Excerpt provided
====

In recent years South Korea has begun to develop regional ambitions. Seoul is creating a blue-water navy and deploying international peacekeeping troops. The Republic of Korea increasingly sees itself sitting alongside the world's most powerful nations.

Unfortunately, the ROK government appears to have neglected its most important duty: defending its people. Last March North Korea sank a South Korean warship. Days ago Pyongyang unleashed a deadly artillery barrage against a South Korean island.

On both occasions all the ROK did was fulminate.

Granted, in the first case Seoul cut off what little bilateral trade remained between the two countries and demanded an apology. In the second instance the ROK fired back. It also changed the rules of engagement for the future and planned to bolster its island garrisons. Still, the effect was about the same as just talking. Pyongyang responded predictably, blaming the South and threatening to rain destruction down upon its enemies.

Worse, as ROK President Lee Myung-bak publicly worried lest South Koreans "let our guard down in preparation for another possible North Korean provocation," his nation again hid behind Miss America's skirt. President Barack Obama sent an aircraft carrier strike group to demonstrate "resolve" and professed America's usual determination to stand by its helpless ally -- "shoulder to shoulder," as he put it.

It is a shocking situation.

Not North Korea's misbehavior. The Stalinist dictatorship has morphed into the world's only communist monarchy. Just two men, father and son, have ruled since the so-called Democratic People's Republic of Korea was formed in 1948. Now "Dear Leader" Kim Jong-il is attempting to pass power on to his youngest son, "Brilliant Comrade" Kim Jong-un.

The Kim family's crimes are many: starting the Korean War, suppressing political, civil, and religious liberties, establishing a brutal gulag system, starving millions through imposition of an incompetent socialist state, and maintaining a permanent state of war. Firing off some artillery shells and killing four South Koreans is minor compared to the DPRK's other activities.

====

Dataset content
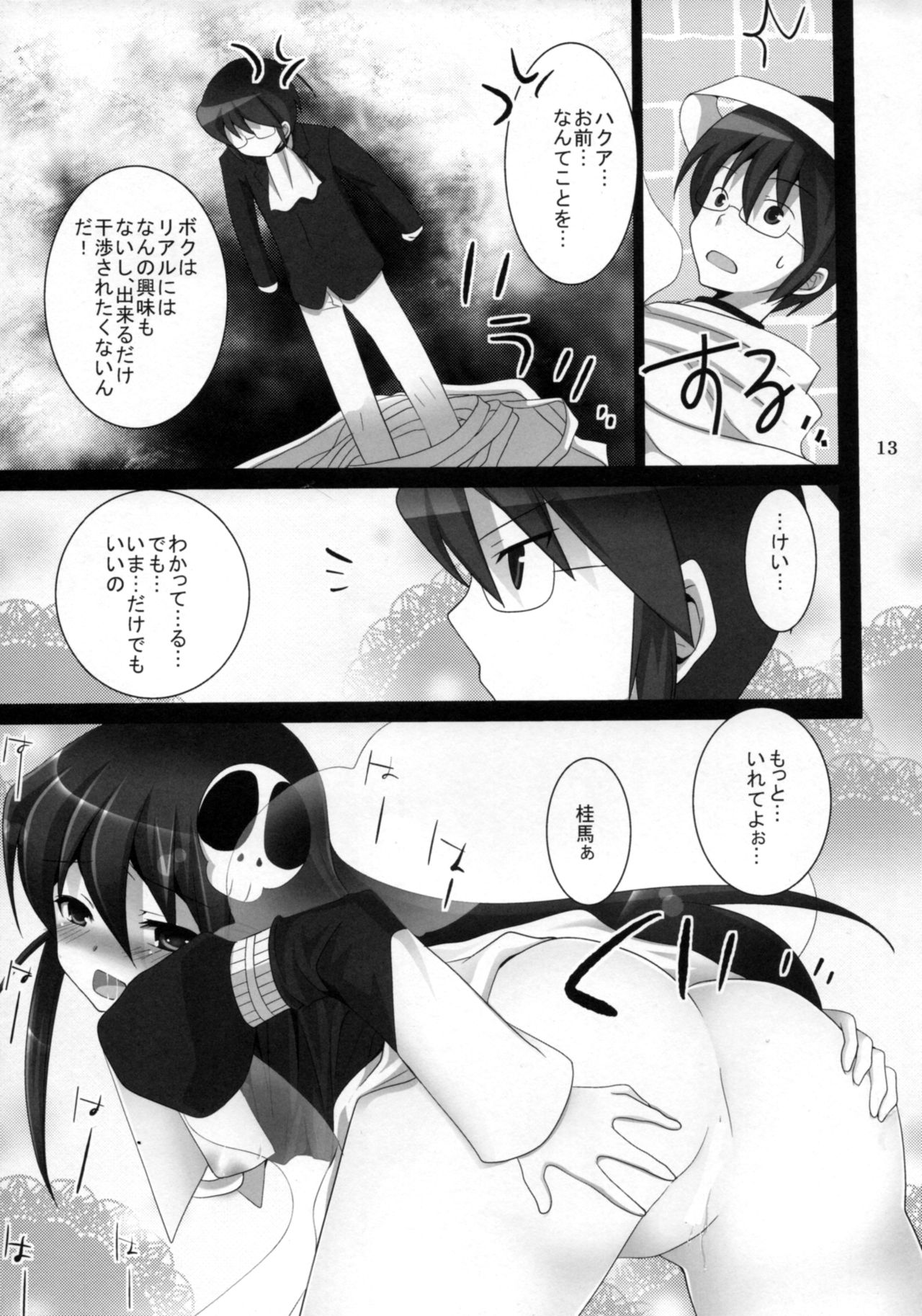 (C80) [Pikopikotei (Inoue Mitan)] Lover Code (The World God Only Knows) page 12 full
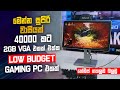 රු.40000 ට දැන් සුපිරි Gaming PC එකක් ! - ඔන්න මිල අඩුවෙලා - MSK COMPUTERS ❤😍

====

Activities
(1) In the commentary on South Korea's defense, what did President Obama send to show "resolve"?
(2) Carry the commentary on South Korea's defense forward from its last sentence, in the same voice and argument.
The material above plays no part in what is asked here.

Answers by task
(1) An aircraft carrier strike group.

(2)
Slightly more outrageous is China's willingness to abet the North's aggressions. After the latest incident, Beijing did not criticize Pyongyang. Instead, Chinese Premier Wen Jiabao called for all sides to show "maximum restraint." That was a bit like urging the Germans, Soviets, and Poles to act responsibly in September 1939 after the Nazis and Communists invaded Poland. Still, while China's conduct is disappointing, it hardly is surprising.

What is truly shocking is the ROK's continuing dependence on America.

The Korean War ended in 1953. Since then the South has won the intra-Korea contest. The ROK raced past the North economically and now has upwards of 40 times the latter's GDP. South Korea has succeeded in hi-tech production, benefits from twice the population, and possesses global diplomatic clout. In fact, Seoul even has stolen away North Korea's allies, trading far more with China and Russia. In contrast to 1950, the latter two countries would not likely back Pyongyang in a fight.

Yet the DPRK possesses a bigger military. Although the North's soldiers are ill-trained and its equipment is antiquated, the Kim government obviously still is capable of striking with deadly effect. Why hasn't the South put its resources to better military effect? Because it doesn't have to.

So long as America offers a security guarantee, maintains a tripwire troop presence on the peninsula, and promises to do whatever is necessary to protect the ROK, the South Koreans have little incentive to take over their own defense. Granted, it's a bit humiliating to constantly beg Washington for aid: it would be a bit like the U.S. going hat-in-hand around the world asking for help to defend against Mexico. Still, better for Seoul to get the gullible Americans to pay its defense bill than to have to cover the cost itself.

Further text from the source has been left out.